ABSTRACT

A waterlogged cardboard box washes up on the muddy banks of the Huangpu River in Shanghai. The fisherman, currently employed by the authorities to recover pig carcasses, thousands of which have already floated downstream due to unscrupulous farming practices (Davison, 2013), reaches out towards the box, tearing through the sodden cardboard with his boat hook. Polystyrene packaging beads spill out, virgin white against the grimy shore. Seeking a change from decomposing porcine finds, he sits down and starts to examine the contents of the box. Inside are several items carefully packed in bubble wrap and tissue paper.
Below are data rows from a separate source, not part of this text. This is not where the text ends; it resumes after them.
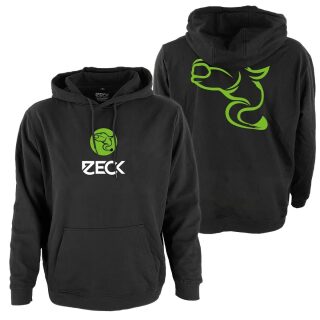Zeck Fishing Catfish Big Boy Hoodie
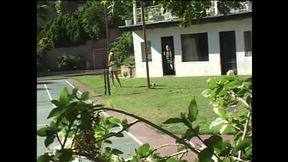 Insatiable Bitch Needs Multiple Rounds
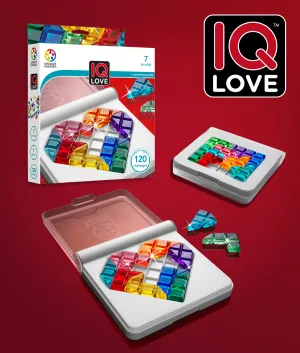 Smart Toys - IQ Love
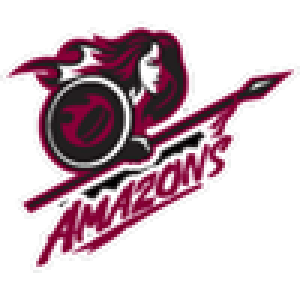 Central Alberta Amazons - Logo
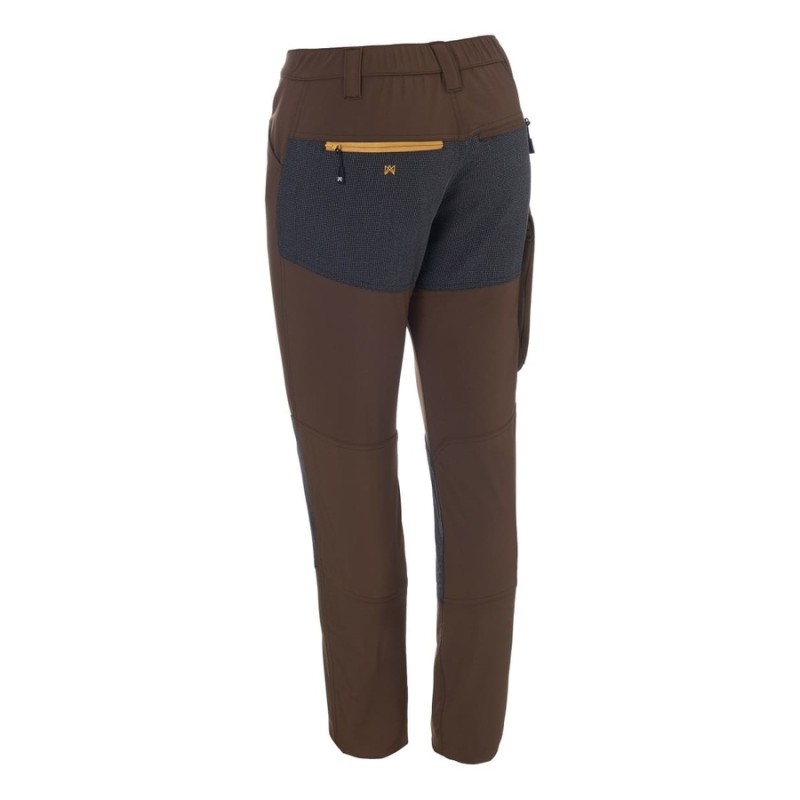 Pantalon monza trekking invierno 4830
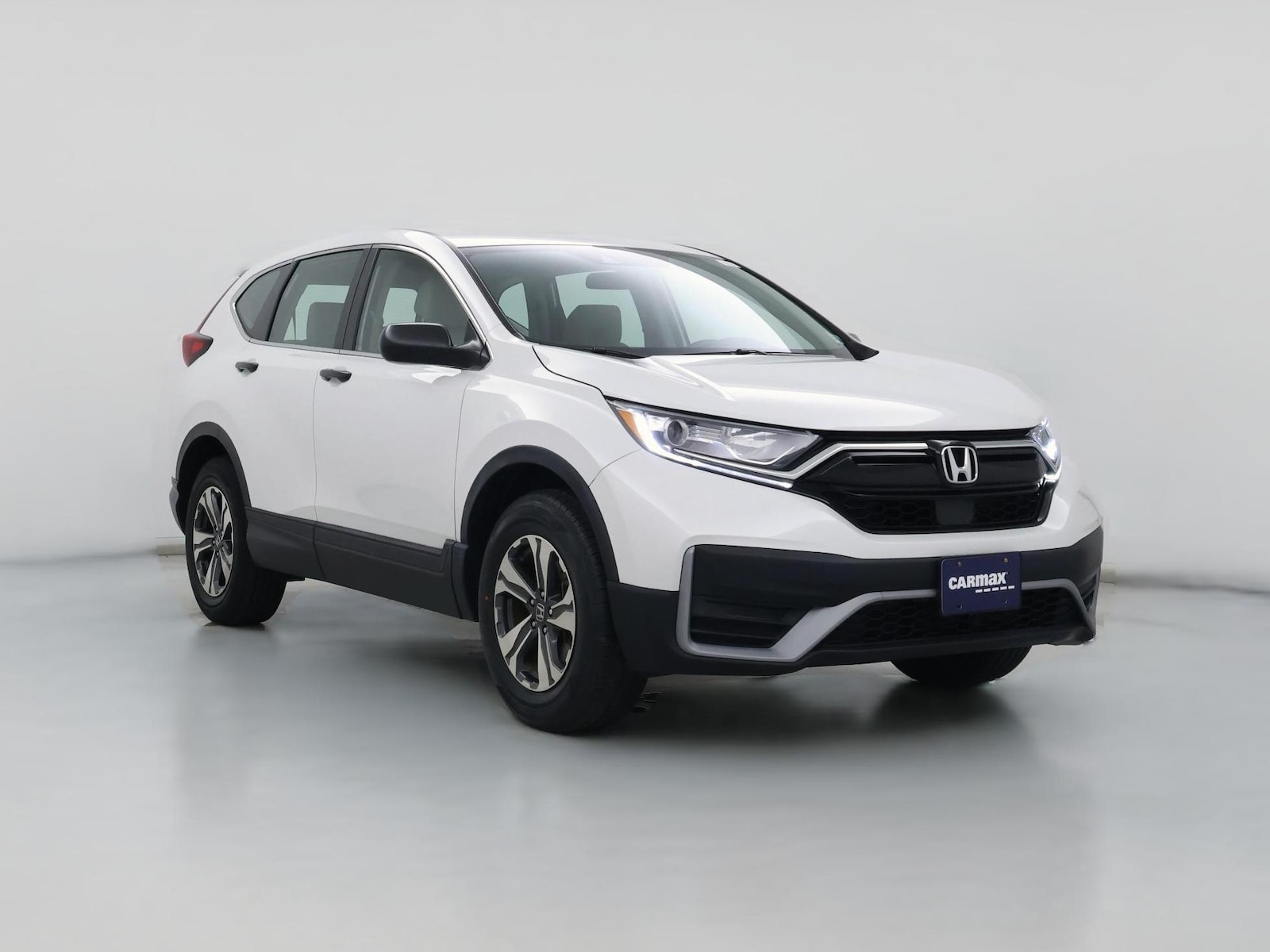 2021 Honda CR-V LX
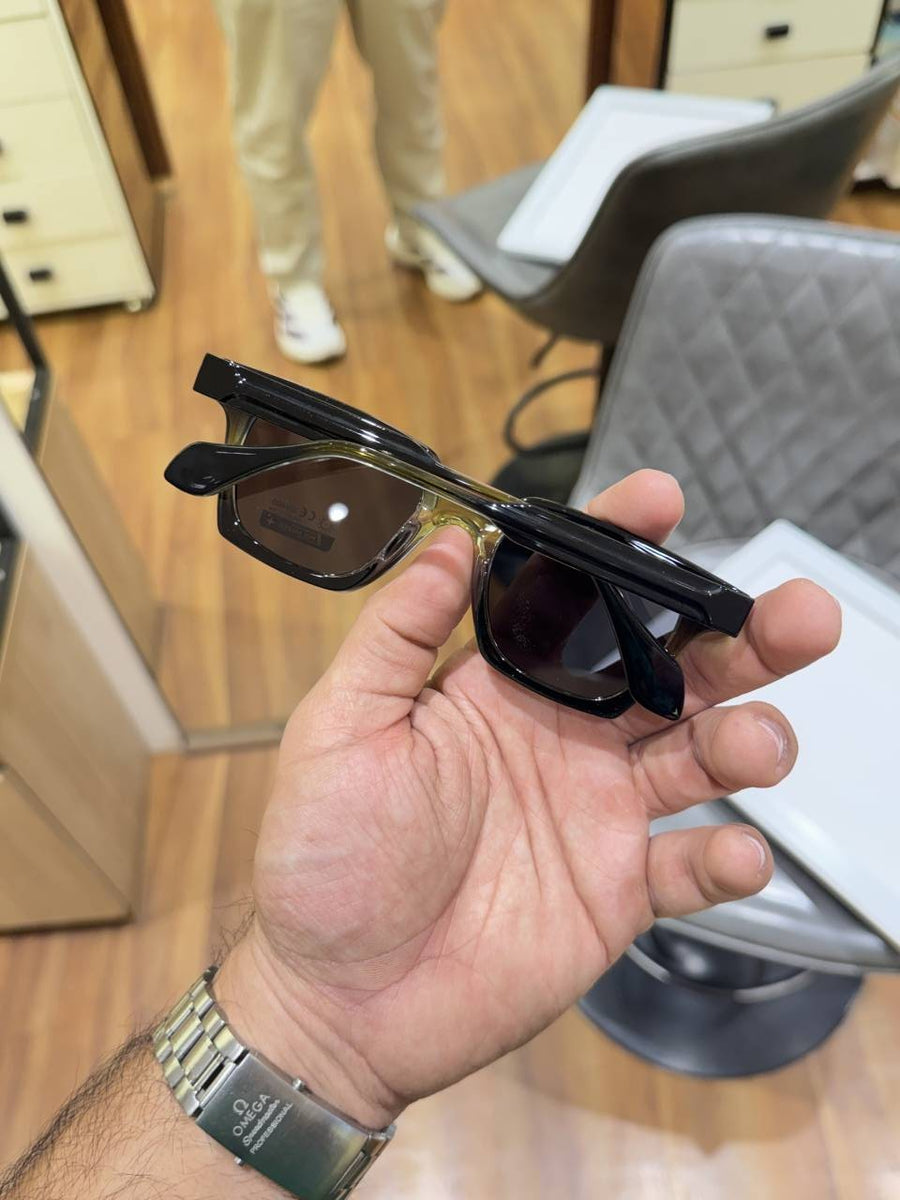 Lavish 66504 black olive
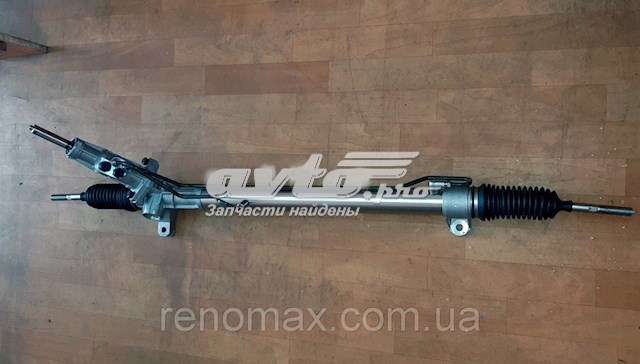 Varilla de nivel de aceite 8200463663 Renault (RVI)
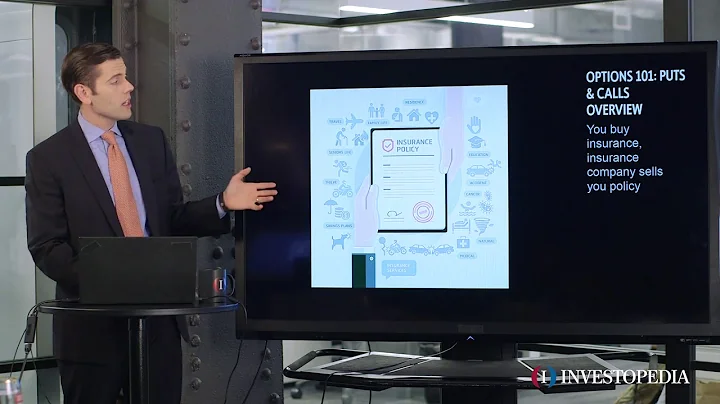 The Basics of a Put | Investopedia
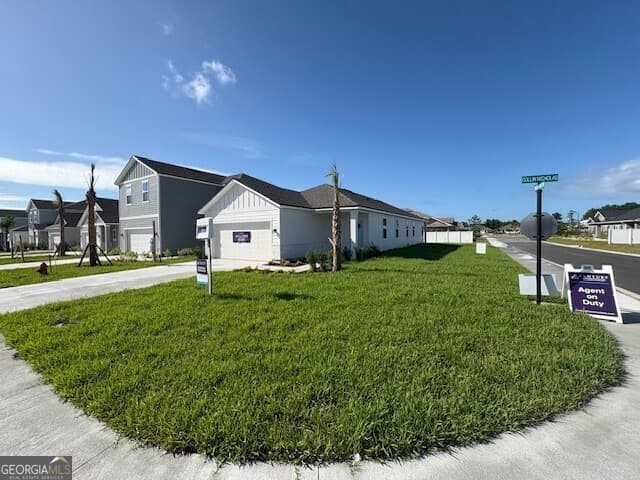 200 Collin Nicholas Drive LOT 16, Kingsland, GA 31548 — most recent listing photo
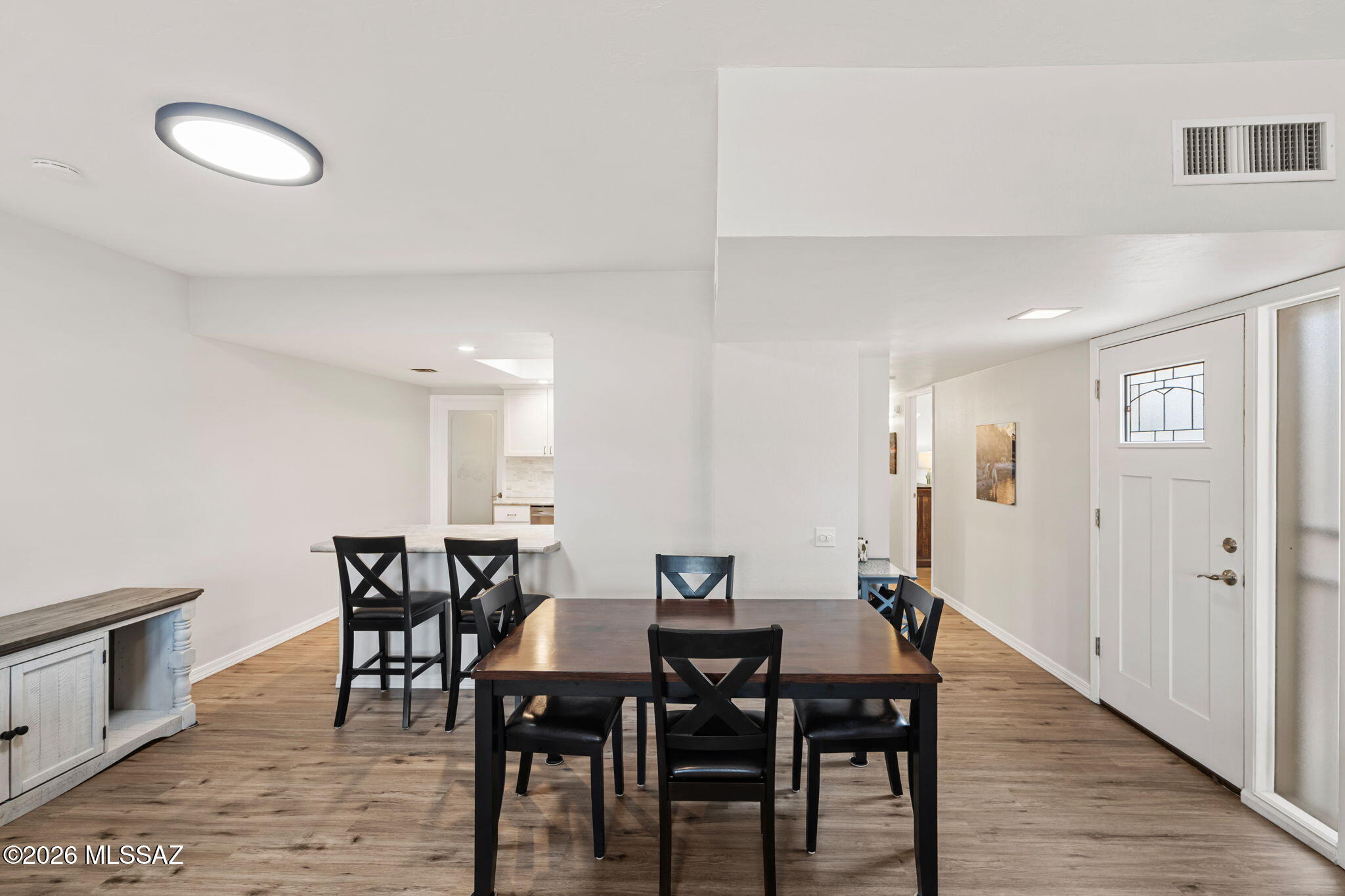 Continental Vistas(1-302) - Residential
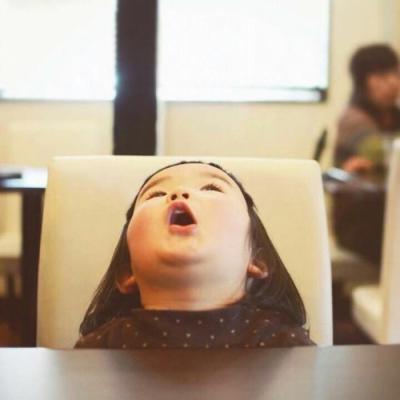 可爱搞笑小孩头像2019     萌系小妹纸i
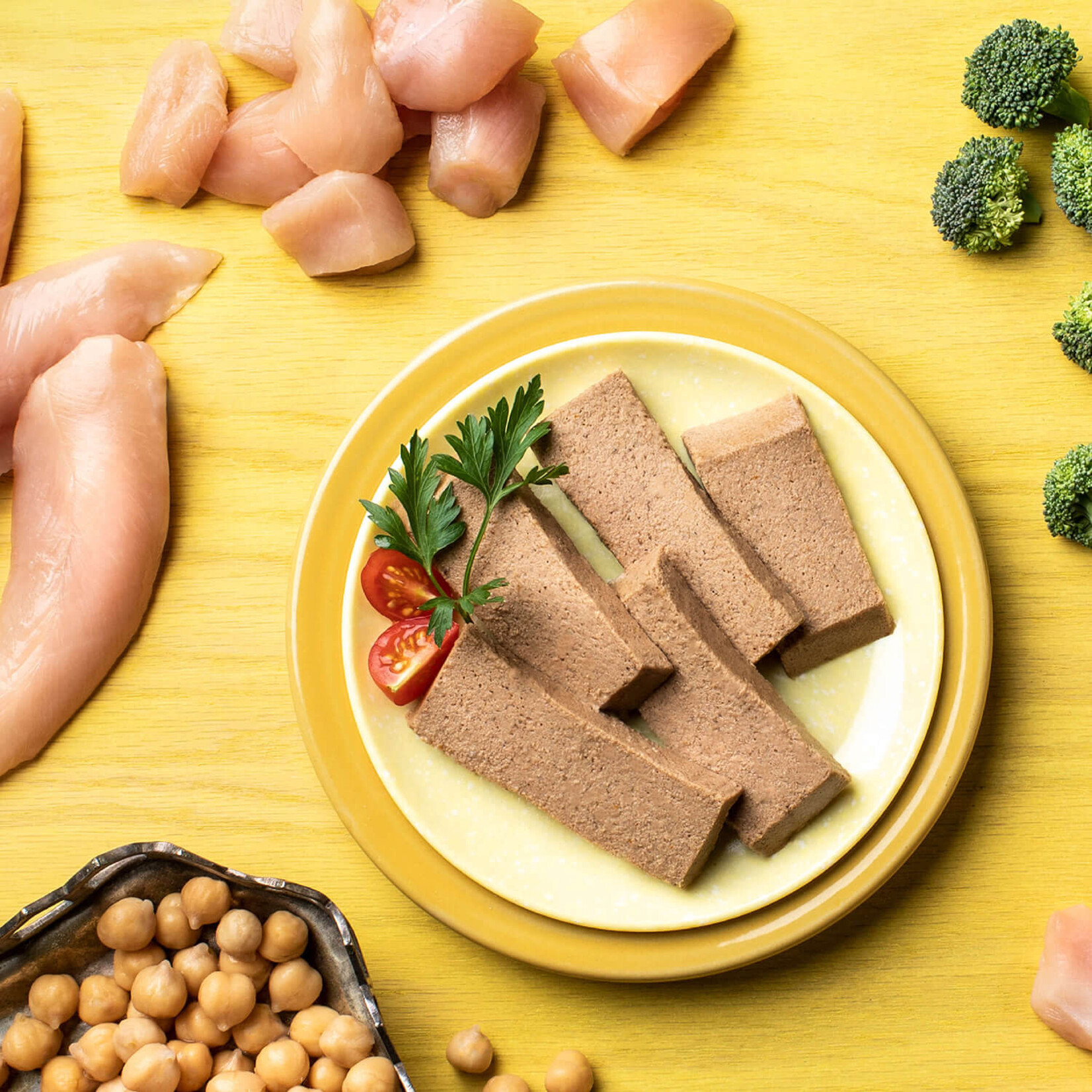 Fromm FROMM C Four-Star Pate Chicken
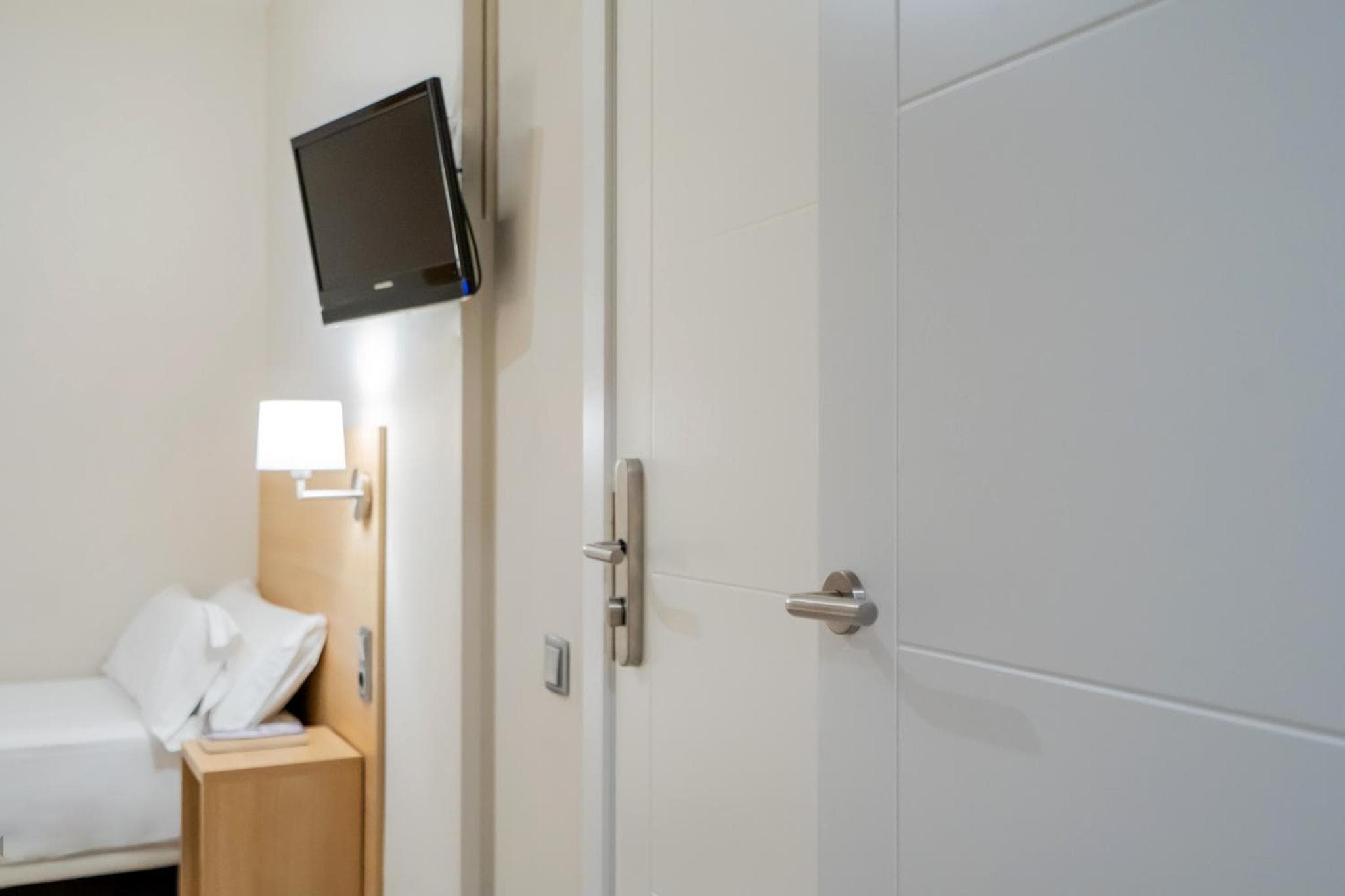Hotel Glòries — 2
The largest piece turns out to be a porcelain jug. It is glazed and covered in printed imagery and text. The box also contains a ceramic paintbrush, a number of small porcelain boots and a collection of porcelain tags threaded with twine. Intrigued, the fisherman finishes his shift and takes the flotsam back to his wife, who is waiting nearby in their one-storey breeze-block house. The jug is displayed on a shelf in the kitchen where it gradually fills with cooking utensils. The brush breaks in two after being played with by his grandchildren and the pieces are cast back into the river where they descend into the silt. The labels, made from thin slabs of porcelain paper clay, are gradually broken and discarded. Sturdier, the boots survive longer as toys, before eventually being tidied away into a shoebox and forgotten. The jug remains, now minus the handle which was never intended for serious use. The fisherman occasionally looks at the photographs on the jug of foreign men from long ago, their eyes staring back at him through a veil of cooking oil and soot. He wonders who they were and why they floated to him one day while he cleared dead pigs from the river.